David Paterson, the accidental governor of New York State, is making it easier and easier for the Republicans to win back the governorship in 2010. At first he drew high approval numbers for the way he stepped into the state's highest office after Elliot Spitzer, his predecessor and fellow Democrat, resigned from office over issues related to his dalliance in a Washington, D.C., hotel room with a paid escort. And people took his side when NBC's Saturday Night Live, sometimes the arbiter of the nation's political humor, poked fun at his being legally blind in a sketch that was anything but funny.
But then Paterson himself performed in a skit where he mocked a person with disabilities, which sort of destroys the claim to moral outrage he wielded to good effect following the SNL incident. And now, reports the New York Post, Paterson has just cost New York State taxpayers $300,000 as the result of a racial discrimination lawsuit.

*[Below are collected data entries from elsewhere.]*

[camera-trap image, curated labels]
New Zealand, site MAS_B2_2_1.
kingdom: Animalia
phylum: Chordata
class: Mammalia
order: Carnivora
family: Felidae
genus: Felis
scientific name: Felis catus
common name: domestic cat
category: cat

The lawsuit accused Paterson, the former Democratic leader of the New York State Senate, of firing a white Senate photographer so that a black photographer could be hired in his place. And to make matters worse, the Post reported, Paterson claimed in a sworn deposition that he didn't see well enough to have fired the photographer because of his race. A spokesman for Paterson later dismissed the comment as "a quip, a joke."
The settlement ends a civil-rights action first filed in 2005 by a 26-year Senate employee who claimed he was fired from his $34,000-a-year job as a photographer two years earlier and replaced by a black employee, El-Wise Noisette.